Jennifer Derr’s work explores the configuration and experience of the colonial state in Egypt through its construction of the agricultural environments that lined the banks of the Nile River. Derr traces the intersections of the colonial state in Egypt with the material experiences of environmental infrastructure, resource allocation, disease, and the geographies of colonial capitalism.

Jennifer L. Derr is Assistant Professor of History, at UC/Santa Cruz.

October 30 – Clare Monagle: “Neo-medievalism and the Postcolonial: International Relations Theory and Temporality”

Though an historian of medieval thought, Clare Monagle’s most recent work turns to the twentieth-century and the deployment of the Middle Ages in International Relations Theory. Monagle argues that charting the medieval in this frame enables a new insight into the understanding of historical time that informs the discipline of international relations.

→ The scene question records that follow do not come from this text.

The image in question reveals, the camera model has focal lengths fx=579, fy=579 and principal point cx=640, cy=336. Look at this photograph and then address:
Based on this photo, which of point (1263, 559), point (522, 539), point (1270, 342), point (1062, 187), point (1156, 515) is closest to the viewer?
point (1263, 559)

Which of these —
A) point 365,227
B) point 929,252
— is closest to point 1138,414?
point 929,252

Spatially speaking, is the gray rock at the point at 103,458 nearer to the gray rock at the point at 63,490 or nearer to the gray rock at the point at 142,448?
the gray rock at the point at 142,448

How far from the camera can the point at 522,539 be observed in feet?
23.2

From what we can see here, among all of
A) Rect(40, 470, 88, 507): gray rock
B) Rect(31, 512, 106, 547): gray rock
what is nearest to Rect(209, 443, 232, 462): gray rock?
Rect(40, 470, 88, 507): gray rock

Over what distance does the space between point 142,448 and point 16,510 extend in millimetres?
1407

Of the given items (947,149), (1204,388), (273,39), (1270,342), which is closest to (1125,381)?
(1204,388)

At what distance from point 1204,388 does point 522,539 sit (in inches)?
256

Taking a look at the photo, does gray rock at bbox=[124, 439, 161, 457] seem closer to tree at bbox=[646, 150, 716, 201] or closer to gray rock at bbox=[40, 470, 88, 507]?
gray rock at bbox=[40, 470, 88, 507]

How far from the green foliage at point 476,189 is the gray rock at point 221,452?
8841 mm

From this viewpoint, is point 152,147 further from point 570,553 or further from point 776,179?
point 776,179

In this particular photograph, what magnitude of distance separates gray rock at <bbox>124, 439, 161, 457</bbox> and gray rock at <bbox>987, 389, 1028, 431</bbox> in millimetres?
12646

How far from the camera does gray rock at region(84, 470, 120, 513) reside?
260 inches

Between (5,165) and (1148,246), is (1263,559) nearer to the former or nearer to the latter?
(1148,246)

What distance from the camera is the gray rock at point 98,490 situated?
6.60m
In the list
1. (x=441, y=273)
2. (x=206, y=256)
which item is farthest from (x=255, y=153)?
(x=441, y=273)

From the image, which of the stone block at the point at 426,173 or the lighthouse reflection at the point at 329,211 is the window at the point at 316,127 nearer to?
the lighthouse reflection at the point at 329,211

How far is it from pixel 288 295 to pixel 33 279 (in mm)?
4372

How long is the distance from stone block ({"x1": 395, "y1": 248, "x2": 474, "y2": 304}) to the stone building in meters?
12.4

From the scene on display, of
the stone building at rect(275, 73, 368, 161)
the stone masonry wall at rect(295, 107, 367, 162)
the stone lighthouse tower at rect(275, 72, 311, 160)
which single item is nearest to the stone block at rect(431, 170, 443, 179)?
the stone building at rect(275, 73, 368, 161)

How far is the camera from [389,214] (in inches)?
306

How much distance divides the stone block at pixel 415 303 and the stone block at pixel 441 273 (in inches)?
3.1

Clare Monagle is Senior Lecturer of Philosophical, Historical and International Studies at Monash University, Melbourne.

November 6 – Katherine Gordy: “Situated Theory: Radical Political Thought in Latin America”

Katherine Gordy’s current book project traces the interrelations between what she identifies as different “spheres” of Cuban political thought—political doctrine (official sphere), political theory (academic sphere), and daily practice (popular sphere)—in order to challenge accounts that treat Cuban socialist ideology as solely state-originated dogma or as necessarily in opposition to academic and popular forms of political thought.

Katherine Gordy is Assistant Professor of Political Science at San Francisco State University.

November 13 – Karla Mallette: “‘A narcocracy of language’: The Cosmopolitan Language Against Translation”

Karla Mallette is currently working on a monograph, tentatively titled Lives of the Great Languages, which is a theoretical study of the cosmopolitan language system: the trans-regional and trans-historical mega-languages that were the literary media of cultural life in the pre-modern Mediterranean.

Karla Mallette is Professor of Italian and Near Eastern Studies at the University of Michigan.